Uma portaria publicada hoje (17) no Diário Oficial autorizou a realização de visitas íntimas para presos dentro das próprias celas de uso comum nas unidades penais do Estado de Mato Grosso. A medida atende a uma ordem expressa de tutela proferida pelo Tribunal de Justiça do Estado de Mato Grosso (TJMT) nos autos de um Habeas Corpus Coletivo.
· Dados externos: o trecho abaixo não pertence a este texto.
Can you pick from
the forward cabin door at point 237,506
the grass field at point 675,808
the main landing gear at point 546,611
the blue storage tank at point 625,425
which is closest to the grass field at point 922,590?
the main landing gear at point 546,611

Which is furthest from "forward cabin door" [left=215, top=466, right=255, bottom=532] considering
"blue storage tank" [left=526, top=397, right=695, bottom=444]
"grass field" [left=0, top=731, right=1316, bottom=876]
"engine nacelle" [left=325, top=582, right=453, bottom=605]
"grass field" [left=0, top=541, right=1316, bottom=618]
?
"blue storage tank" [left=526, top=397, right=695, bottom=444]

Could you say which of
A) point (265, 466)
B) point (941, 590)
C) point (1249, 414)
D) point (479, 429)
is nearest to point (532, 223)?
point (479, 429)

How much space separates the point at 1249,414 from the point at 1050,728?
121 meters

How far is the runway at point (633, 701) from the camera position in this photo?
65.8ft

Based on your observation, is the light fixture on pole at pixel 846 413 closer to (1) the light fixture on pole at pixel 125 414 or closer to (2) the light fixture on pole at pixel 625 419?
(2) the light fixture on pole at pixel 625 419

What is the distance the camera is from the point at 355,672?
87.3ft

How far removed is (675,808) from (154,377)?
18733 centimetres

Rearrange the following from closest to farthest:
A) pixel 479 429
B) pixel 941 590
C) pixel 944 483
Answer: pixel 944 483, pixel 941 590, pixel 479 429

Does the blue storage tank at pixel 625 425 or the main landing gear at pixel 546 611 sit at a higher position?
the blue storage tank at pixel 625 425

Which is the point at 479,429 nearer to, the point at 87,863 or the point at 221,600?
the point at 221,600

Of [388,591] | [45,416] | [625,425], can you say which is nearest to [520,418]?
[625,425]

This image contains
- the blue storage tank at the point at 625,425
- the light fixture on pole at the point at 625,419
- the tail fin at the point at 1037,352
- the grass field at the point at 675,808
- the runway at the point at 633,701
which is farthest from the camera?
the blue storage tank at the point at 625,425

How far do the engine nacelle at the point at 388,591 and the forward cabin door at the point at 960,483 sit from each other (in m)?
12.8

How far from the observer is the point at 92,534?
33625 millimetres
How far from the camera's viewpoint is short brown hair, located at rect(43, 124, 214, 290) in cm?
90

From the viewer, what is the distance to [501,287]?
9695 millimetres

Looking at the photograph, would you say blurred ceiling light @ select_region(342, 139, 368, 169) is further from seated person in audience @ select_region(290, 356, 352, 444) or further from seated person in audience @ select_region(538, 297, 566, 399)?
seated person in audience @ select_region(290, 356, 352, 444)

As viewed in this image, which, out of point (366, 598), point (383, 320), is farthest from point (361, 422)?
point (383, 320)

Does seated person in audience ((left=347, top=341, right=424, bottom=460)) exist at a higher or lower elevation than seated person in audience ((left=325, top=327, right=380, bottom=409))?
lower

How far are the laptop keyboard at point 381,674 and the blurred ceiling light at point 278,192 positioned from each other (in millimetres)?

A resolução provisória vale até que locais específicos para as visitas íntimas sejam disponibilizados em cada estabelecimento prisional. Conforme o documento, as celas utilizadas para essa finalidade deverão ser expressamente designadas e fiscalizadas pela direção de cada unidade. O texto proíbe terminantemente que os encontros ocorram em banheiros ou em outros ambientes inadequados.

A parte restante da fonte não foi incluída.